Moment conditions for the asymptotic completeness of iid gap sequences
Vahram Asatryan, Erik Babasyan, Sevak Mkrtchyan
TL;DR
The paper investigates asymptotic completeness properties of random weight sequences generated by i.i.d. gaps, and shows that almost-sure asymptotic $2$-completeness holds under the weaker condition $\mathbb{E}[X^2]<\infty$ via renewal-theoretic intersection arguments. It further establishes weak asymptotic $k$-completeness under the finite first moment condition $\mathbb{E}[X]<\infty$ by leveraging Schnirelmann density and Mann's theorem, with a special strengthening to asymptotic $2$-completeness when $k=2$. The work links delayed renewal process intersections to additive representation in random sequences and clarifies how moment conditions govern the transition from weak to strong forms of asymptotic completeness.
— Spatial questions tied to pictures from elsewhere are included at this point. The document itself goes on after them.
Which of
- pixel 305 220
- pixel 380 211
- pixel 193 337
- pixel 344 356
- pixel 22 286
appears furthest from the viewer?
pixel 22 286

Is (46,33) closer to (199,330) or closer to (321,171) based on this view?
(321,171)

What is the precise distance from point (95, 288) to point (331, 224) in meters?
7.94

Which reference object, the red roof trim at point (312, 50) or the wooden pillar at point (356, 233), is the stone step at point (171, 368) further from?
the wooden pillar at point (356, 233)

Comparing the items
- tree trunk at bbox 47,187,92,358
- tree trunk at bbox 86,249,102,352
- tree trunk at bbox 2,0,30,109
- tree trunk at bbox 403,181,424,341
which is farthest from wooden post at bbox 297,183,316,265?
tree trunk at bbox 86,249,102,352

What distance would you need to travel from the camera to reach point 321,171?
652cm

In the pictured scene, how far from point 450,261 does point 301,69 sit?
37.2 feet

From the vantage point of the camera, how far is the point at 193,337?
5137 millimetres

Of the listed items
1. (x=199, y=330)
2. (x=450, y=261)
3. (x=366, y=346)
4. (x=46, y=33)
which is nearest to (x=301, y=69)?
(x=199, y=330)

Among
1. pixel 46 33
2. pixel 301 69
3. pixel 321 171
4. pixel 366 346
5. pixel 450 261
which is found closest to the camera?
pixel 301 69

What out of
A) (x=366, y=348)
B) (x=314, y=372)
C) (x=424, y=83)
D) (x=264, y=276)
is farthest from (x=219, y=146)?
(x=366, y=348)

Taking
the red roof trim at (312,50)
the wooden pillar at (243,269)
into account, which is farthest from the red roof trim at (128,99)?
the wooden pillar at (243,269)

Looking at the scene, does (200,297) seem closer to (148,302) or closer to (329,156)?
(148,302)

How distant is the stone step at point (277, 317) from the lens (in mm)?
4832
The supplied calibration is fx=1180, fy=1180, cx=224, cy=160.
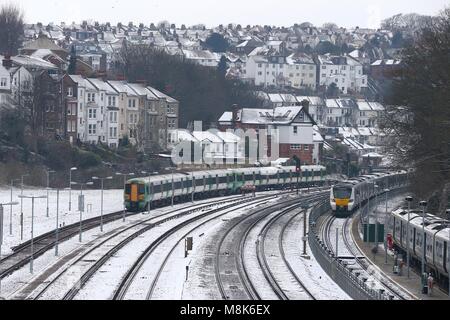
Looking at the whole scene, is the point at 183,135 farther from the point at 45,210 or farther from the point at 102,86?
the point at 45,210

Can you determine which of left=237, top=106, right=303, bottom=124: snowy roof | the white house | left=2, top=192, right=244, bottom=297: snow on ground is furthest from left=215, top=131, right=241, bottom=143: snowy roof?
left=2, top=192, right=244, bottom=297: snow on ground

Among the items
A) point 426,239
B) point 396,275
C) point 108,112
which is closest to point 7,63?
point 108,112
These results relax previous moment-generating-function requirements and illuminate the role of renewal theory in random sumset problems, offering a bridge between probabilistic renewal techniques and additive combinatorics.
Abstract
We study conditions under which integer sequences with independent, identically distributed gaps are asymptotically $k$-complete, meaning that every sufficiently large integer can be represented as the sum of exactly $k$ distinct elements of the sequence, or equivalently whether $k$-fold sumsets with distinct entries from such sequences generate all sufficiently large integers. Prior results established asymptotic completeness under strong conditions on the gap distribution involving the moment generating function. Leveraging renewal theory our main result shows that asymptotic $2$-completeness holds almost surely under the much weaker assumption of a finite second moment. Furthermore, using Schnirelmann densities and Mann's theorem we show weak asymptotic $k$-completeness under only a finite first moment condition, albeit with an upper bound on the first moment.